Anak bernama Mari itu menerima dengan senang, kemudian menyimpan roti tersebut ke tasnya. Dia berlari ke halaman untuk menyusul teman-teman seumuran yang juga telah rapi.
Langit oranye di atas kepala tidak terasa panas, berkat naungan dahan pepohonan rindang. Burung-burung berkicau merdu. Mari berjalan riang gembira menyanyikan lagu, sampai tahu-tahu terpisah dari rombongan.
Anak itu berada di depan sebuah rumah kosong terbengkalai, rumput dan semak liar tumbuh lebat di halaman. Pintu rumah tampak hampir lepas dengan jendela kaca pecah. Mari yang penasaran memasukinya dengan hati-hati.
Sejak umur tiga, Mari selalu menjadi anak yang menurut.

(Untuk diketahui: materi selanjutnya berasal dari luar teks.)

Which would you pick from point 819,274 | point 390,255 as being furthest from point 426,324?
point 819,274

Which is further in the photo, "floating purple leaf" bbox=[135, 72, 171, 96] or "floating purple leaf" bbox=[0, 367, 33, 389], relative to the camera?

Ketika banyak noda merah di bantal serta kasur, dia diberi tahu bahwa itu adalah bekas cairan obat nyamuk untuk memberantas demam berdarah. Mari mengangguk paham. Waktu melihat plester dan perban memenuhi tubuh ibunya, dia diindahkan bahwa si ibu sedang jadi atlet anggar. Mari mengangguk-angguk mengerti.
Saat menemukan seorang pemuda yang tidur-tiduran sendiri, Mari dinasihati untuk membangunkan sampai matanya terbangun. Sama seperti di hadapan anak itu sekarang.
"Kakak, Kakak sedang apa di rumah yang kosong ini? Lagi petak umpet, ya?"
Sesosok tubuh terbujur kaku menghadap tembok, punggung yang tampak kurus membelakangi Mari. Baju kaus biru terlihat lusuh, celana jin penuh debu. Rambut dekil dan saling menempel seperti lengket, warna kulit sawo matang hampir menyatu kegelapan.
Karena tak mendapat balasan, Mari mulai menggurui menyerupai kala dia dimarahi guru mengajinya. Tangan berkacak pinggang, telunjuk teracungkan. "Kata Bunda, tidak baik tidur di atas lantai, Kakak cari kasur dan pindah, yuk!"
Beberapa detik telah berlalu, tetapi masih tak ada respons. Mari menggembungkan pipi dan mengerucutkan bibir.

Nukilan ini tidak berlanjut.